You can use ChatGPT or the actual Bing chat to brainstorm ideas, and then feed it as a prompt to generate the image.
Or you can give a very simple prompt saying "generate a comic about Rocket Science" and it will generate a comic just like that.
Coloring Books
Another use case is creating coloring books for your kids with fictional characters. Just look at this example:
Weird Concepts
The model can also think outside the box and create weird concepts like a "Pearl with a girl earring"
What is not possible with Dalle-3
There are some things that DALL-E 3 cannot do.
Can’t explain recent events from images
For example, if you provide a photo from a recent event and ask to describe what happened on the photo, it might not do as well.
Find out what happened with my question about Taylor Swift and Mama Kelce in the booth👇🏻
Can’t generate images with famous people
You also can't generate photos with famous people because Bing’s Privacy Blur feature will hide faces from Bing chat.
You’ll get error every time, without an explanation.
Can’t edit faces on images
I created a really nice photo with Taylor Swift and Travis Kelce, but TayTay was looking a bit sad.
When I asked Bing Chat to make her happy, it refused and it even made a joke!
It also doesn’t work well if you try to edit any other piece of the image, because it will blur the faces in the result.

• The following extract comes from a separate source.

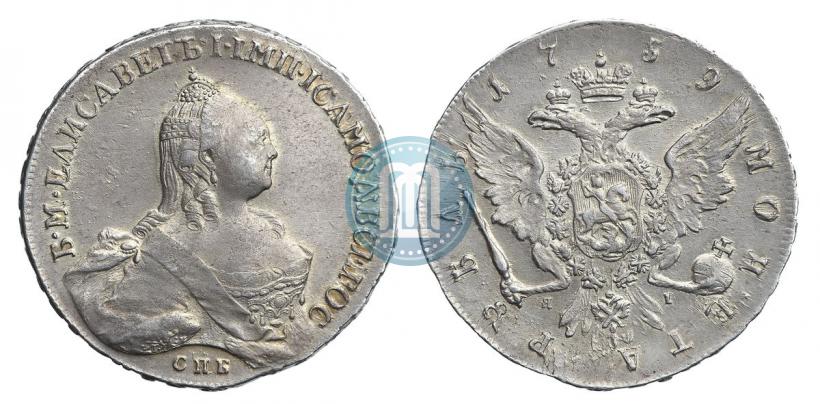 Picture 1 rouble 1759 year СПБ-ЯI 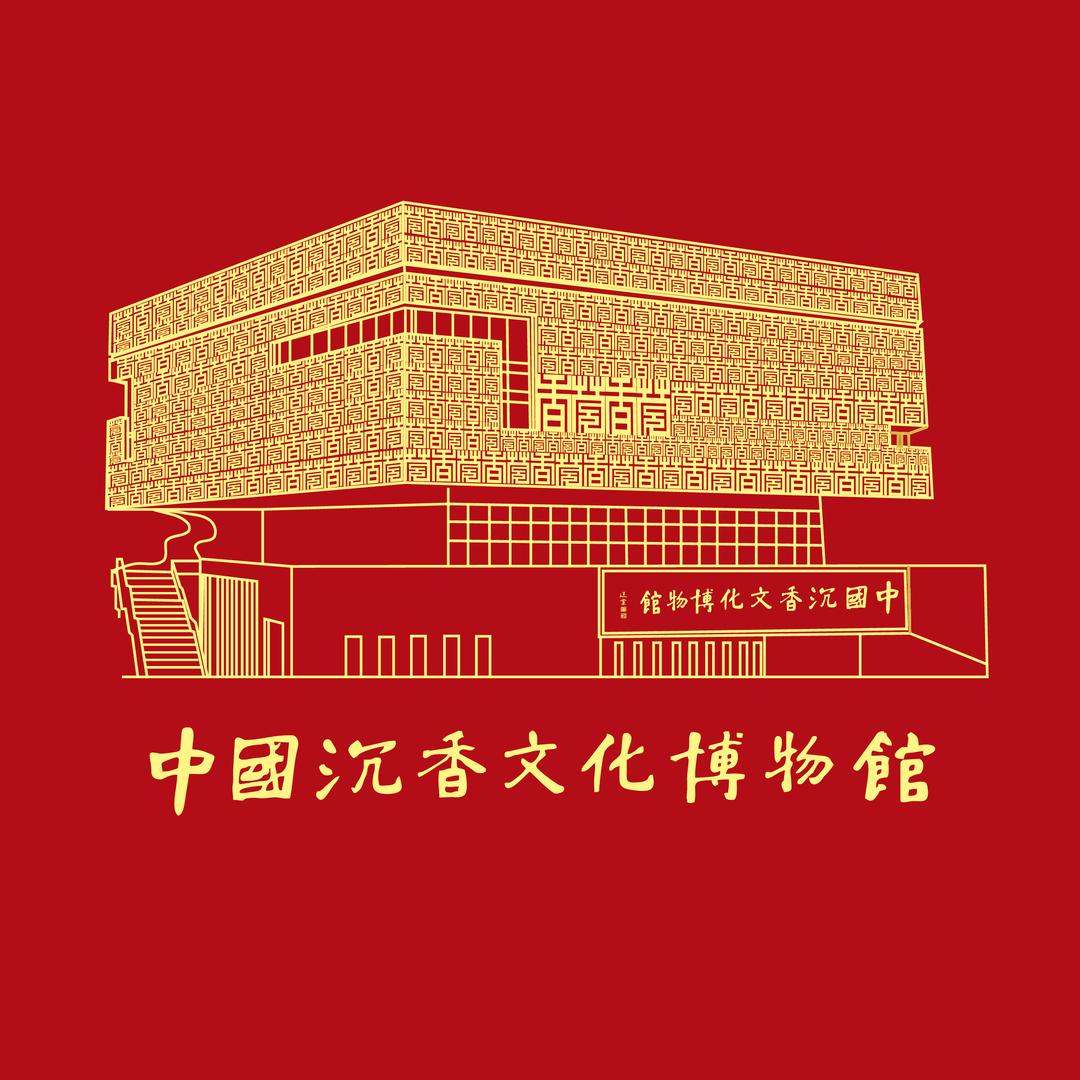 沉香文化博物馆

In this case I wanted to change the jersey number from 87 to 95, and although it did change the number, the faces were blurred.
Also, the new picture didn't look the same as the old one. 👇🏻
The verdict: How does it compare to MidJourney and Stable Diffusion
Dalle-3 feels like the upgrade that we were waiting since beginning of 2023.

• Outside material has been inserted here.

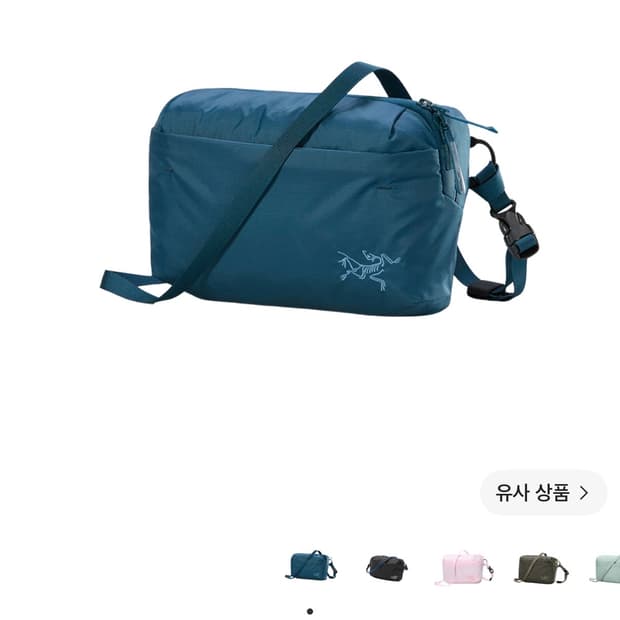 아크테릭스 헬리아드 크로스바디백 나이트스케이프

This model can do two major things better than any other model on the market:
Words written on screens: This was very tough to be accomplised and we’re genuinelly interested how big of an impact did the language capabilities of GPT-4 had on this. Stable Diffusion was announcing this since early 2023, but their models never accomplished good text on images.
Great instruction following: Using Dalle-3 feels very intuitive. Not a lot of prompt engineering is needed, and it can follow your instruction to the smallest detail. See the photo and prompt I generated below (it followed everything to the smallest detail)
Prompt: Create an illustration with a girl with long blond hair, smiling, wearing light blue bejeweled dress, and an tall, white, American football player, short dark hair, short mustache, wearing a red shirt jersey with "87" written in the back. And a bubble next to them: "I'll be 87 you'll be 89". Sky with stars above them
We’re bejeweled! 💎
What can you build?
DALL-E 3 is not currently available via API, but it is worth keeping an eye on these early use-cases, and what people use it for.
Here are some niche ideas:
Comic generator
Car assistant: Think, how can I change a flat tire?
Furniture Assembly: Think IKEA manuals and tools to assemble furniture
Parking sign explanation: We all know how confusing parking signs can be
Recipes generator: Upload a fridge photo, and your food preferences and get a recipe
All these niche ideas can be wrapped into a nice AI app that someone will pay for.
You can prepare everything in advance and connect it when the API is ready.
Frequently Asked Questions
What is Bing Image Creator?
The Bing Image Creator is an AI-powered app by Microsoft that lets you create images with text, using one of the best image models Dalle-3 (Built by OpenAI).
Is Bing Image Creator free?
Yes, you can use the Bing Image Creator for free for unlimited images or if demand is high, for up to 100 image generations by using your “Boosts”. You only need to make a Microsoft account.
Can you change the Bing Image Creator aspect ratio?
Unfortunately no, you can only create an 1:1 aspect ratio images.
What are the Bing Image Creator boosts?
You can use up to 100 Boosts to generate your images in couple of seconds. When the demand is high, you can wait for up to 3 hours for a photo to be generated. You can redeem more with Microsoft Rewards points or wait for your boosts to be replenished on a weekly basis.